§ To do
Filter the records and copy out every line that contains the word "shaded", matching case exactly.

§ Data
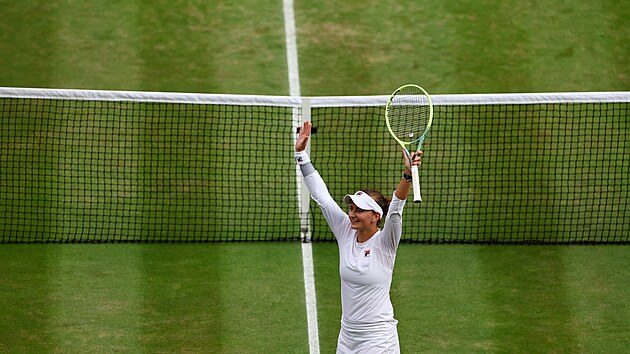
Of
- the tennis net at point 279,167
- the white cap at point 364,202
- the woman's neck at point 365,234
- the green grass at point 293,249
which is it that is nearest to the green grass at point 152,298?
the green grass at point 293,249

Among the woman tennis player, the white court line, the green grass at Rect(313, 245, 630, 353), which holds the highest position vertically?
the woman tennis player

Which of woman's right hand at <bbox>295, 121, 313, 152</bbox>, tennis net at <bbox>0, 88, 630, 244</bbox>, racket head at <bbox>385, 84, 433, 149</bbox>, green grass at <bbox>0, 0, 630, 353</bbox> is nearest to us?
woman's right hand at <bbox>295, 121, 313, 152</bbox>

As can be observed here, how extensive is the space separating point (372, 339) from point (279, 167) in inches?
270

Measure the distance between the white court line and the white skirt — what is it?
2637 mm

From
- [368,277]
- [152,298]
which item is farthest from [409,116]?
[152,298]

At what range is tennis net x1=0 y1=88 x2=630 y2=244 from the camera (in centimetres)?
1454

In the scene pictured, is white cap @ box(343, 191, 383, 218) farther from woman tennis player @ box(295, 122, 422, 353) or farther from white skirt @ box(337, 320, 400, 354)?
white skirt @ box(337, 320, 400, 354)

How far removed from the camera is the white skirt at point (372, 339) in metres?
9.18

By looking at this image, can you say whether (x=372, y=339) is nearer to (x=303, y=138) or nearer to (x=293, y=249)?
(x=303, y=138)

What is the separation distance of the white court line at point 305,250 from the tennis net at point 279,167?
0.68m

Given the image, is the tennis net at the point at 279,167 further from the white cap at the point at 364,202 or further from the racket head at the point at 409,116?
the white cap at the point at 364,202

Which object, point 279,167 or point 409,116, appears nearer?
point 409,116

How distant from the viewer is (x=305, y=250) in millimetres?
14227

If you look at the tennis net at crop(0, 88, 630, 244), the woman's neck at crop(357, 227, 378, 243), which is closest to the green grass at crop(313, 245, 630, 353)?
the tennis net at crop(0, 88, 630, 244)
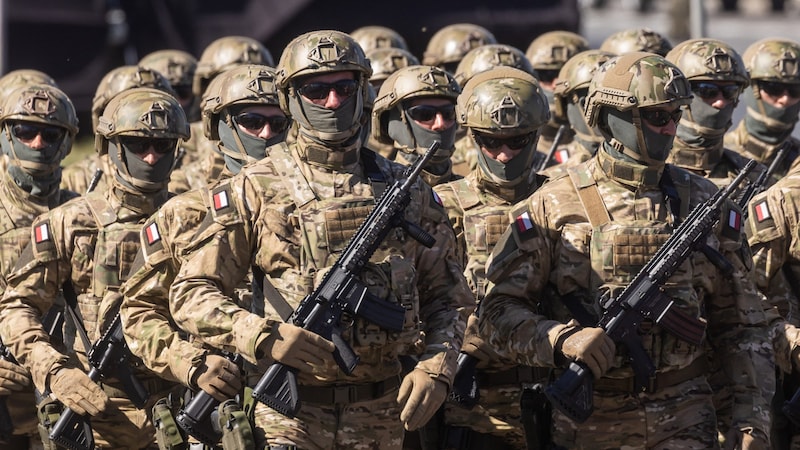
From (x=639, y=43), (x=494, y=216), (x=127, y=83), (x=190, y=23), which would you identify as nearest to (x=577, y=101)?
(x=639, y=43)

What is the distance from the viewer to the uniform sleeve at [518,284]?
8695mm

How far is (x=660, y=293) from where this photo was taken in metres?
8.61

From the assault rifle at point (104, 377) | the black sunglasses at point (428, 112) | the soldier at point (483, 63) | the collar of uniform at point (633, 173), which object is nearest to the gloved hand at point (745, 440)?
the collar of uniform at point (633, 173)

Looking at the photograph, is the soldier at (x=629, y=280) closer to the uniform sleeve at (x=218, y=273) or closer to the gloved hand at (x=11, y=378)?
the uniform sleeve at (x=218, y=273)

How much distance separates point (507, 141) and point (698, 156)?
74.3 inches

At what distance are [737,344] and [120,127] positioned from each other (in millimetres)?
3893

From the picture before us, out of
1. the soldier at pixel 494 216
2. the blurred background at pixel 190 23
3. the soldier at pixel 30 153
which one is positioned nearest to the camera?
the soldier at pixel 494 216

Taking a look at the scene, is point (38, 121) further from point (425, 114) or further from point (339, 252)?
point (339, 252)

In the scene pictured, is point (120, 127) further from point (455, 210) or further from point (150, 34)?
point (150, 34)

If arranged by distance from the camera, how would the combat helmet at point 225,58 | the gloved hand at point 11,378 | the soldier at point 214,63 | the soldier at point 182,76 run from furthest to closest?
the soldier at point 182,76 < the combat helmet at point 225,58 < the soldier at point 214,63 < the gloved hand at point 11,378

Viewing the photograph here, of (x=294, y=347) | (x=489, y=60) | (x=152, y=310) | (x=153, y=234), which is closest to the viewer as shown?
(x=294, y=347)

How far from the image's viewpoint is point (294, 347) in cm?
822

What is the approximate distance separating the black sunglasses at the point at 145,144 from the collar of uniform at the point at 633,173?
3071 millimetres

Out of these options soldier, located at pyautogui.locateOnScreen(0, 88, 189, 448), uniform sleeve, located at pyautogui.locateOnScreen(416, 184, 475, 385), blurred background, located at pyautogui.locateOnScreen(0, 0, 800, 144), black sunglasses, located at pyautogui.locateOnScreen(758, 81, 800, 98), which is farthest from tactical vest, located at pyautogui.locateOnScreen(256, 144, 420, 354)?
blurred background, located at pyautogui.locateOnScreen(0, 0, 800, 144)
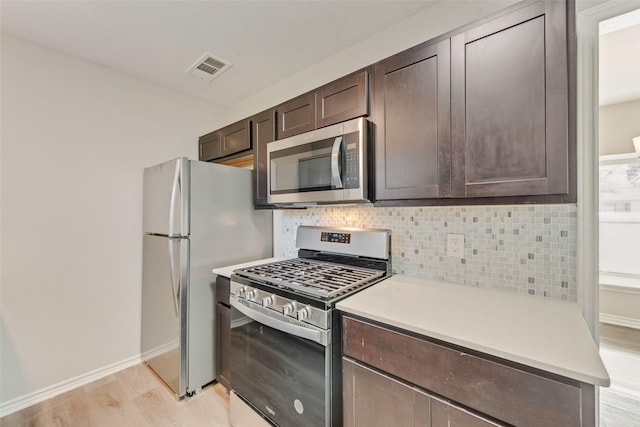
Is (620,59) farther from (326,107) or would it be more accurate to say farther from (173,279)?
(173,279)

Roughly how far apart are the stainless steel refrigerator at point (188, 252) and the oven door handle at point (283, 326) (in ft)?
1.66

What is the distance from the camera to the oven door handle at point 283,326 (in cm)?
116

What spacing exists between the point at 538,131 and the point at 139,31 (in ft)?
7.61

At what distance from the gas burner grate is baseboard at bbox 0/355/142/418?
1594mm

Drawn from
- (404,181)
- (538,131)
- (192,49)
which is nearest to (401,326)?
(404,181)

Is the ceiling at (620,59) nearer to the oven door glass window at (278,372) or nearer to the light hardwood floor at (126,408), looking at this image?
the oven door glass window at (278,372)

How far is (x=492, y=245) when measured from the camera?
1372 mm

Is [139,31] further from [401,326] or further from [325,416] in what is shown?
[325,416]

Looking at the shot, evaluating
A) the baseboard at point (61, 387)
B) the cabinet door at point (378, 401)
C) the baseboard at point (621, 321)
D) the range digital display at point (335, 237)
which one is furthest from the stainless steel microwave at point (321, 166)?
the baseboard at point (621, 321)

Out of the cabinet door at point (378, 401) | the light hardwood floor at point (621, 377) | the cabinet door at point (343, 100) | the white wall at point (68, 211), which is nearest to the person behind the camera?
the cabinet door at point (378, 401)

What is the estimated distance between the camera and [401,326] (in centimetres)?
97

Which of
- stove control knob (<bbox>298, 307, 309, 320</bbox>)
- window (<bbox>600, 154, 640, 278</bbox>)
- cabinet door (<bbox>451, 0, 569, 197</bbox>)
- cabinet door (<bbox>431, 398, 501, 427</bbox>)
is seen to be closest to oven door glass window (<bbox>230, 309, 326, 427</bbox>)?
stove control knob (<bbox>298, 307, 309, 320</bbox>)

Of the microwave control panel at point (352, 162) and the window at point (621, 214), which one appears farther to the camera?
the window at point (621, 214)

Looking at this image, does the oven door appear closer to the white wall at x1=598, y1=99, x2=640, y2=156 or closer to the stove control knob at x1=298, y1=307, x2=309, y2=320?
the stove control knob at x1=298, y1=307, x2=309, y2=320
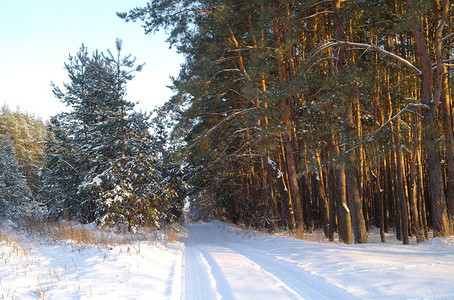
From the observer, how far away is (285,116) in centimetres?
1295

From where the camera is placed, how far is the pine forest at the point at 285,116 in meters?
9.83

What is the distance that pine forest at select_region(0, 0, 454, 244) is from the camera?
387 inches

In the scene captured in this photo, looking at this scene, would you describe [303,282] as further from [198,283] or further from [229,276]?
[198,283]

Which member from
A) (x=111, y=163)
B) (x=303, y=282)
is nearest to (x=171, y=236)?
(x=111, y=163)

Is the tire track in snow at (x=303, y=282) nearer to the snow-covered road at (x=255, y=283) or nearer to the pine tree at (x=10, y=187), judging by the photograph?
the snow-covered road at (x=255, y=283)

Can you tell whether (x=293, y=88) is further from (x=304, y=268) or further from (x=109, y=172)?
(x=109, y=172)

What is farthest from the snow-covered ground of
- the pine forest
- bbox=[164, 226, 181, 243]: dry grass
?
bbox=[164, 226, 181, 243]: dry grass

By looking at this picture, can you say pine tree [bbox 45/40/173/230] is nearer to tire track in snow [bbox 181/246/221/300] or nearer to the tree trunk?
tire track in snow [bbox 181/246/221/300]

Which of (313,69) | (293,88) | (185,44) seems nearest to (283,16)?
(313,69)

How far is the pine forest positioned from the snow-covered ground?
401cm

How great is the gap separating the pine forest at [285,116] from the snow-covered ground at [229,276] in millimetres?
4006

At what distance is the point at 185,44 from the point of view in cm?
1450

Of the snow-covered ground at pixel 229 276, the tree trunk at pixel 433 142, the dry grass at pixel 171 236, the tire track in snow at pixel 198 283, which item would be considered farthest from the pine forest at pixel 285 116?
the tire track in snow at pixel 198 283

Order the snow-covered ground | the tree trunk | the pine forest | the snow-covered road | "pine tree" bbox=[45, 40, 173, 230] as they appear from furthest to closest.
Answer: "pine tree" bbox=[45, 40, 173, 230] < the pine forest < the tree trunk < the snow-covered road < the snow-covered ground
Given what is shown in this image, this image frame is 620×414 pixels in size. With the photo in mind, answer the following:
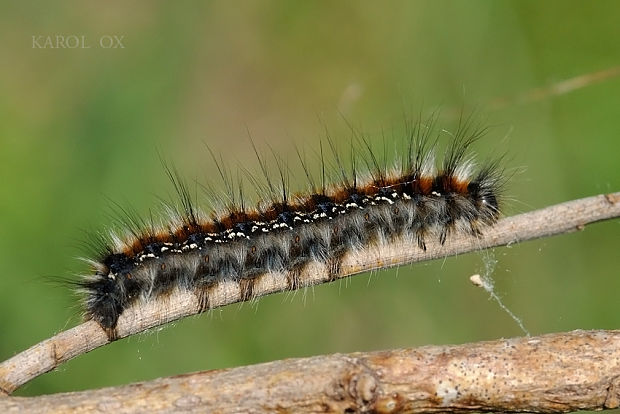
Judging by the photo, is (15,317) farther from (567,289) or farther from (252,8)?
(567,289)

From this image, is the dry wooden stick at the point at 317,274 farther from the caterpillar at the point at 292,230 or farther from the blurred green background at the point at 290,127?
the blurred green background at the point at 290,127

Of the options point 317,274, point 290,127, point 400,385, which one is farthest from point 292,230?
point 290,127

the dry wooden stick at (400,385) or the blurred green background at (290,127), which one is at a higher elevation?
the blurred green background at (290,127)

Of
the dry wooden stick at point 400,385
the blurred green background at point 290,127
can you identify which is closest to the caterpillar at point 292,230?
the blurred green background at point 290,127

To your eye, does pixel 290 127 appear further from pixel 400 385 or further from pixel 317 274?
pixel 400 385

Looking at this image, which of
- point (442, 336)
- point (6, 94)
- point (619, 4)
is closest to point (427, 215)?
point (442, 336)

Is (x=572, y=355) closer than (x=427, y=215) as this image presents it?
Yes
...
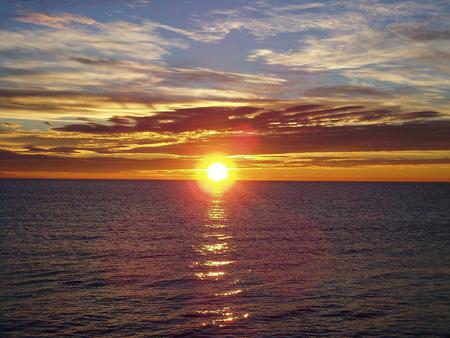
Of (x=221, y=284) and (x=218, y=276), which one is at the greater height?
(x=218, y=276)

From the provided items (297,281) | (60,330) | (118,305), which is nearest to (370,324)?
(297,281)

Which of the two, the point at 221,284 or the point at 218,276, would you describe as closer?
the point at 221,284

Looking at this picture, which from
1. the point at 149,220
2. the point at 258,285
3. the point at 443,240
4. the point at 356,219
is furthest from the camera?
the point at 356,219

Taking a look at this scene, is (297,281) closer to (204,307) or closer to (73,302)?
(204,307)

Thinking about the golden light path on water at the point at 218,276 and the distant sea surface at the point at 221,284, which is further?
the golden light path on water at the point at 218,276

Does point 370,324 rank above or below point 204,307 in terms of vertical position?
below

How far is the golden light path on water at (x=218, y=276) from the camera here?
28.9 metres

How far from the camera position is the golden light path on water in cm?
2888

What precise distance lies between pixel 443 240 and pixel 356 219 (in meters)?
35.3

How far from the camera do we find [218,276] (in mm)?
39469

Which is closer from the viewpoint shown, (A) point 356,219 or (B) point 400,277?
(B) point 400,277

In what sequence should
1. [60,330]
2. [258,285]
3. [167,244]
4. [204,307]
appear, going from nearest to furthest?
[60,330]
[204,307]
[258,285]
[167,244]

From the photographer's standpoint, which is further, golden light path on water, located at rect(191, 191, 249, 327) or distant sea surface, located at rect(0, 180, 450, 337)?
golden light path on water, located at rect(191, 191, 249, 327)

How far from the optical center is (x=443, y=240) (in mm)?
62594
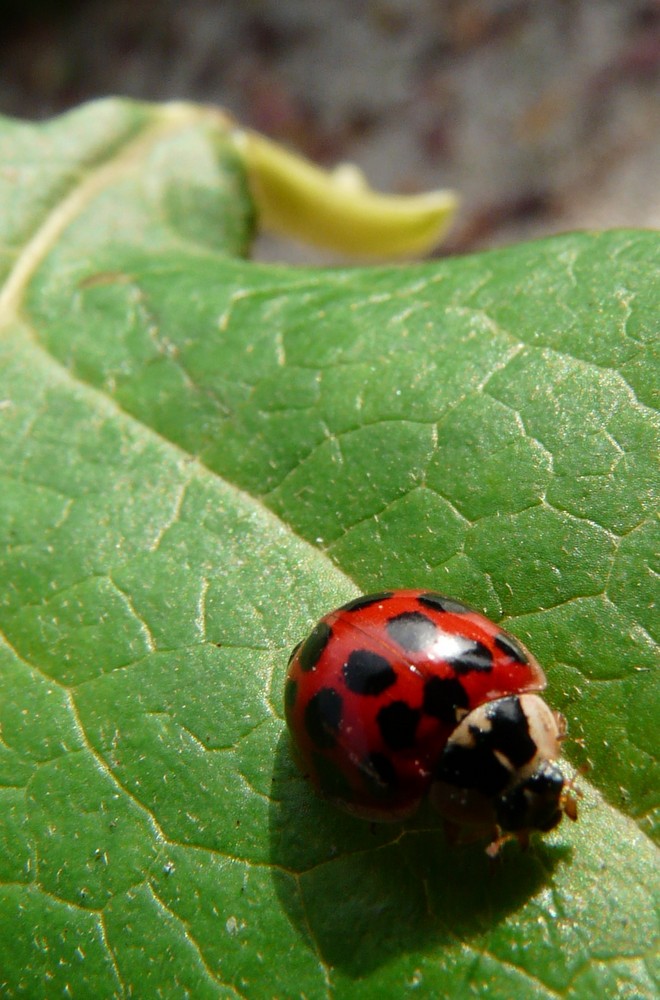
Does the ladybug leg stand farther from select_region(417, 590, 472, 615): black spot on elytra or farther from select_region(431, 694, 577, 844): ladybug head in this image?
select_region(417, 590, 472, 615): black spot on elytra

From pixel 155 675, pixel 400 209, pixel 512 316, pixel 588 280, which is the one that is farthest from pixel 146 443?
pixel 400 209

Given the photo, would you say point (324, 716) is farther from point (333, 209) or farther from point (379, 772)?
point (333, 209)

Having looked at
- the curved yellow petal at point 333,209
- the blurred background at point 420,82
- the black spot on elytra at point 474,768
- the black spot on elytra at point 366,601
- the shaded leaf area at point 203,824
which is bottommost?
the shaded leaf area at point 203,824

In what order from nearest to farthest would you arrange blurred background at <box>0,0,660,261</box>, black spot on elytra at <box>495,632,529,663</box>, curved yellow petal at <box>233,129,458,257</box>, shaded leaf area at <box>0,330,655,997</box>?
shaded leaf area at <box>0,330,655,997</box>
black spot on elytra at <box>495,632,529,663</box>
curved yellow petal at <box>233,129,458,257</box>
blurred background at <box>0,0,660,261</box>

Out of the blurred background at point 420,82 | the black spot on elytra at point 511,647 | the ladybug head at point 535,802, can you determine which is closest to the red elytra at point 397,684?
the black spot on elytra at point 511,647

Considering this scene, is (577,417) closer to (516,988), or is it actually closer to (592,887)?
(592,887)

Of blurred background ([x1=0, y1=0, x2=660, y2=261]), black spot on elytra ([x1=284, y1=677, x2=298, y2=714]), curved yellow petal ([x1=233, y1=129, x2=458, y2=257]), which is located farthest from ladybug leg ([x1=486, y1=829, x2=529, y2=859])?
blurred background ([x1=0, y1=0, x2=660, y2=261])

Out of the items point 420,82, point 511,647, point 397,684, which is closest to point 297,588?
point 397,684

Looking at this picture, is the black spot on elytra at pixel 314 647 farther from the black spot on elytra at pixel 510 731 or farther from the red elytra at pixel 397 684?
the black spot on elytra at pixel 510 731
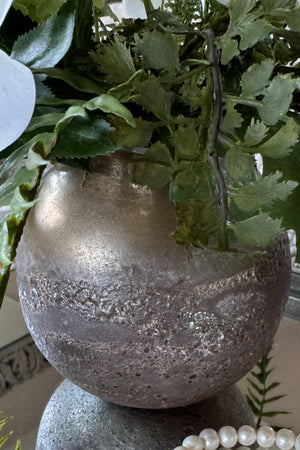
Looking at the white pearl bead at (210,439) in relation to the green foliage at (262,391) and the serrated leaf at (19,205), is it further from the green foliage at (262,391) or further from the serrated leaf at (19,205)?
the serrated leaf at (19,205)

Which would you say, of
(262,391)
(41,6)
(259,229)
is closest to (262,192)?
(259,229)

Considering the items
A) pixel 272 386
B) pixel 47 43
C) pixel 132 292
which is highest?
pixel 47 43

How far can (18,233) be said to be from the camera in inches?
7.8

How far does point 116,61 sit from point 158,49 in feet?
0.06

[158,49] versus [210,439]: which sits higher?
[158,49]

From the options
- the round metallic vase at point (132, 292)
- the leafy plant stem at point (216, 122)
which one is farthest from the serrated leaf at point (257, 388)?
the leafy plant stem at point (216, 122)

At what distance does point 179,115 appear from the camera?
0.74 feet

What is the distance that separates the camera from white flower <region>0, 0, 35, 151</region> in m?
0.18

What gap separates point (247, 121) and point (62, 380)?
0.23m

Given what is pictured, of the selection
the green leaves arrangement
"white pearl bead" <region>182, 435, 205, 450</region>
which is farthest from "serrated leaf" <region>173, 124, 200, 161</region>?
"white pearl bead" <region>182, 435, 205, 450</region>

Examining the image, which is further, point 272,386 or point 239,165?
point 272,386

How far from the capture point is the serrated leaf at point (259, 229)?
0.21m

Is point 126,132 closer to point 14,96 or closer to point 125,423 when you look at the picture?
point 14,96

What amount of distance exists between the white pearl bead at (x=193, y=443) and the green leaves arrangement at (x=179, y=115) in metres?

§ Full output
- the shaded leaf area at point 203,824
the shaded leaf area at point 203,824
In what order from nearest to farthest would you arrange blurred background at <box>0,0,660,261</box>, black spot on elytra at <box>495,632,529,663</box>, curved yellow petal at <box>233,129,458,257</box>, shaded leaf area at <box>0,330,655,997</box>?
shaded leaf area at <box>0,330,655,997</box>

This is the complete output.